-- Problem description --
Render every line of the data below as a Markdown table with two columns, Row and Line. Number the rows and skip blank lines.

-- Provided material --
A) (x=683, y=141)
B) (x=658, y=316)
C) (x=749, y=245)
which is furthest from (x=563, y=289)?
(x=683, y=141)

-- Result --
| Row | Line |
|---|---|
| 1 | A) (x=683, y=141) |
| 2 | B) (x=658, y=316) |
| 3 | C) (x=749, y=245) |
| 4 | which is furthest from (x=563, y=289)? |
| 5 | (x=683, y=141) |